Advantages of Shadow IT[8]

  • It lets employees create their own solutions: Application development has long been a pain point in many businesses. In fact, it’s one reason why users turned to Shadow IT in the first place. They got tired of waiting on new applications from IT and decided to take matters into their own hands. They find tools that either meet their needs or let them build their own applications. When properly managed, the IT department can provide end users with the tools they need to create their own solutions. This lets IT control the data and user access, and lets users create the applications they need–without making requests to IT.

“Executives and IT departments increasingly view Shadow IT as an opportunity for employee innovation and cost management, rather than a significant security and control risk to the enterprise,” says James Quigley, CEO of Canvas. “This shift in thinking is in part due to an emerging set of applications that enable non-IT specialists throughout the organization to become “citizen developers” empowered to quickly and easily build and deploy solutions that address a specific pain point — without IT department support.”

  • It delivers solutions closely aligned with business needs: Besides the problem of waiting around on solutions, another issue commonly occurs. When business users request solutions from IT, the details often get lost in translation. As a result, the finished product isn’t exactly what the user requested. Shadow IT helps address this problem, as it eliminates the risk of miscommunication.

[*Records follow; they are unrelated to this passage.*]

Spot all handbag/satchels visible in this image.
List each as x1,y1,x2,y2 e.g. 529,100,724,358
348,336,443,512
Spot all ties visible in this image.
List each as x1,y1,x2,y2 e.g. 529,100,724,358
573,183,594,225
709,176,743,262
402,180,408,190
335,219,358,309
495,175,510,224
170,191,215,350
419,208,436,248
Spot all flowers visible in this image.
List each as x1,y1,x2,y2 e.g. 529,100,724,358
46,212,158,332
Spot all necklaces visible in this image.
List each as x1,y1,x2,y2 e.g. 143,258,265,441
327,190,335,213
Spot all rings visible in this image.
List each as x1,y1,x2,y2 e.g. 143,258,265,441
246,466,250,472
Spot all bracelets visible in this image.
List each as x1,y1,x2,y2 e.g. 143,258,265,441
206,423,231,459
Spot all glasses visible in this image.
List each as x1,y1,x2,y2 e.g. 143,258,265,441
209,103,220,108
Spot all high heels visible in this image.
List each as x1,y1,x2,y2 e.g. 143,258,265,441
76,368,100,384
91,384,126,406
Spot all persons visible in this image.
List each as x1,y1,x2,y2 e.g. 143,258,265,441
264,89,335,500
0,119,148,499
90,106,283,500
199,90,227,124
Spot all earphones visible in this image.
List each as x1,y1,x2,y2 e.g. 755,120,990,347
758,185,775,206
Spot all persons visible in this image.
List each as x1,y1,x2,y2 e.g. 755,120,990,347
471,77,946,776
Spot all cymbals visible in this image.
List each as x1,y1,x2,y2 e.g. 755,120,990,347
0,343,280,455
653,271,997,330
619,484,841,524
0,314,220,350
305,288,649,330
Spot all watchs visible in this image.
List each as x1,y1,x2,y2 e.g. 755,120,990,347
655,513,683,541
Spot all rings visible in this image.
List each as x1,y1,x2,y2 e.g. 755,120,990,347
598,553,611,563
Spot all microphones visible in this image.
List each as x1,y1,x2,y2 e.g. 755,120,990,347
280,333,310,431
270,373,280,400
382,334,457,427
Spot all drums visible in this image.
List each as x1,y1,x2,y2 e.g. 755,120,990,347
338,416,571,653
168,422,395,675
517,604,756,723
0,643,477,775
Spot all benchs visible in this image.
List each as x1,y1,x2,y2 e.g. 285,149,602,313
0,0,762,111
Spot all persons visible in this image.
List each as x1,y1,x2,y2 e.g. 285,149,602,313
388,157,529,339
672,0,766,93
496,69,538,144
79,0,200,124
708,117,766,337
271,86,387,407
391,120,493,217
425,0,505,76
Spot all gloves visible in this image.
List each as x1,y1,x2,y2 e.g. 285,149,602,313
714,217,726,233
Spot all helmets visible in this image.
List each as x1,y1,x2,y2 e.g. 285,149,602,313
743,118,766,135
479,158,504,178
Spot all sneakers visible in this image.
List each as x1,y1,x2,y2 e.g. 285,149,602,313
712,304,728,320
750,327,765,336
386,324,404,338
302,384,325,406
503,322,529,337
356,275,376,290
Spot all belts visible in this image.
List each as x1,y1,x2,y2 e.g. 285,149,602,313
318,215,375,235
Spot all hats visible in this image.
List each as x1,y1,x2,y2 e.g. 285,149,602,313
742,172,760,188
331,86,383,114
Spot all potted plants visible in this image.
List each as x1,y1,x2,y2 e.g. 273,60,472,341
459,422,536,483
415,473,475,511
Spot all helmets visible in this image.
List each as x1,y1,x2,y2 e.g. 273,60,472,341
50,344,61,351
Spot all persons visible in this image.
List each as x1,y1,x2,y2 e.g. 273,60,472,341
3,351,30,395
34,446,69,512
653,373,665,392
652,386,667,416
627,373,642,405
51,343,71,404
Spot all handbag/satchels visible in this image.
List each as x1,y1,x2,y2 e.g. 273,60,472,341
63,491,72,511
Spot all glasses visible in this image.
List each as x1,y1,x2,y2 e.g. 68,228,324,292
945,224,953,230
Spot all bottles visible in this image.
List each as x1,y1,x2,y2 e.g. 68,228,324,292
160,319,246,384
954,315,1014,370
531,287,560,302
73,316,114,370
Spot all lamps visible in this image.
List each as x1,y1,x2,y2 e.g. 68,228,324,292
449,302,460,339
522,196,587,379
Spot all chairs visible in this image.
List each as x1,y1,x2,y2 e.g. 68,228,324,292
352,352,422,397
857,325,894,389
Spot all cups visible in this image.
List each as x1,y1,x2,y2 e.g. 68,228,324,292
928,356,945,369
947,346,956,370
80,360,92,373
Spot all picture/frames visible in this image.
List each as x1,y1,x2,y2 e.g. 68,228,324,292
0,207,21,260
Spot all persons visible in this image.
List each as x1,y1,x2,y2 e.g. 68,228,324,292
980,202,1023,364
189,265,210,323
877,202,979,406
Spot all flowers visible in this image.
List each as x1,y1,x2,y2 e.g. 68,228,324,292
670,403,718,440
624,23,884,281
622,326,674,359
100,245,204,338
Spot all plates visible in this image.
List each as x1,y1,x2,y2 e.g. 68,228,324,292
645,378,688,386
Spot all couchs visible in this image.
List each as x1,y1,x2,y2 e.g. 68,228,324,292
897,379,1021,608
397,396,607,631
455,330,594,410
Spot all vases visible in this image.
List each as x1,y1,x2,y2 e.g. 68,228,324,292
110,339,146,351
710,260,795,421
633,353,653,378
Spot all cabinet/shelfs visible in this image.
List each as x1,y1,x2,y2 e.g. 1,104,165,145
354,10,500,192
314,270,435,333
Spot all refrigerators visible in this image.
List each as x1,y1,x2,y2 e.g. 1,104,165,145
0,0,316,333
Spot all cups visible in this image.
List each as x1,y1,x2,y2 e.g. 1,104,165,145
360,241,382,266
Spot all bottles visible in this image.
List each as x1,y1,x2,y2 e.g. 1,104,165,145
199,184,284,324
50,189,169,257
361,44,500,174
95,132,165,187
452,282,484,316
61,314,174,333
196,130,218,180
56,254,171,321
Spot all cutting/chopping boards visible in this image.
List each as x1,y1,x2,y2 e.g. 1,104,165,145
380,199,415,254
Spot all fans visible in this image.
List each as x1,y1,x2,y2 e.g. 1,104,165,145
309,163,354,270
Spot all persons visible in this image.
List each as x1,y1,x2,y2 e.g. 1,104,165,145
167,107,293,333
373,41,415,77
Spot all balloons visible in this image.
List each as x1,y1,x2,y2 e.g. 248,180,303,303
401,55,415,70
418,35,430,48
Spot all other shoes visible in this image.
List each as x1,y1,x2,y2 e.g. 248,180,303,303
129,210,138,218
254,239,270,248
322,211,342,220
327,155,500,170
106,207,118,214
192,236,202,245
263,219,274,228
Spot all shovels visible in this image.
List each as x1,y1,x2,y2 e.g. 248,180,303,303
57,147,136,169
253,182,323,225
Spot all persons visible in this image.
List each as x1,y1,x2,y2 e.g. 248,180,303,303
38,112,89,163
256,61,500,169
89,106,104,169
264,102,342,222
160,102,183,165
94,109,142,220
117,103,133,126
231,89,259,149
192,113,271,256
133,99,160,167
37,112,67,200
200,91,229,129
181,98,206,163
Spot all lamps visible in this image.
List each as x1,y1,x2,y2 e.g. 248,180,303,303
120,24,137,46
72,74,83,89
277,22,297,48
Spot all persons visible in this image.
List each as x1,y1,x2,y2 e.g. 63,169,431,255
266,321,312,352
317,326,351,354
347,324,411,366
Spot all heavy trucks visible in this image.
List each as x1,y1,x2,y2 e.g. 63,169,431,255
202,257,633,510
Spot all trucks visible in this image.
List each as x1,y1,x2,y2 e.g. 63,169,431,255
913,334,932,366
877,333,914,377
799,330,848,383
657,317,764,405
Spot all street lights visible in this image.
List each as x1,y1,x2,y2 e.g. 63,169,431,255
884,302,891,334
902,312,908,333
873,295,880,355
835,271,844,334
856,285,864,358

When the users are the ones finding/building their own solutions, they find solutions that better align with their goals.

“Shadow IT will generally yield a solution more closely aligned with the original business need with less emphasis on technology capabilities and more emphasis on the appropriateness, alignment, and the speed of delivery of the end product,” Dirk Garner, Principal Consultant at Garner Software. “Scheduling is simpler with Shadow IT delivered solutions as there is at least one fewer group participating in the project therefore there are fewer scheduling constraints.”

  • It removes obstacles and improves productivity: Employees turn to Shadow IT when they can’t get the solutions they need, or to get around restrictions set up by the business. In many businesses, the IT department is viewed as an obstacle rather than a partner. Or, strict corporate policies make it hard to accomplish much of anything. When you embrace Shadow IT, you can give employees the tools they need for their everyday tasks. As a result, they spend less time looking for workarounds, and more time getting things done.

“Usually, I believe Shadow IT is a bad thing, but it does have a few benefits,” says Curtis Peterson, Digital Marketing Manager at SmartFile. “One, it shows initiative and ingenuity by your employees to overcome obstacles in their day. Your employees are more productive and efficient, and often will take ownership of the item. While your everyday employee might not foresee the security flaws and risks, they will become more efficient in their everyday work.”

  • It Lessens the burden on the IT department: In most companies, the IT department is overworked. They keep the technology running, support the business, and are constantly putting out fires. Handling end-user requests for new solutions only add to their list of tasks. When Shadow IT is embraced, end users have access to a variety of pre-approved solutions, or the tools to create their own. This removes a burden from the IT department and lets them focus on other, mission-critical tasks.

“Most IT departments face a perpetually long list of IT project requests from employees and business units,” says Quigley. “Requests are arranged by their perceived significance to the organization financially, operationally or politically, and as a result, the project requests that tend to get the short end of the stick are internally facing applications, such as a solution to streamline logistics. Shadow IT empowers employees with these internally facing technology requests to see an application through from ideation to deployment, in turn allowing IT staff to focus on higher-level innovation projects that require deeper IT integration or more technically capable resources.”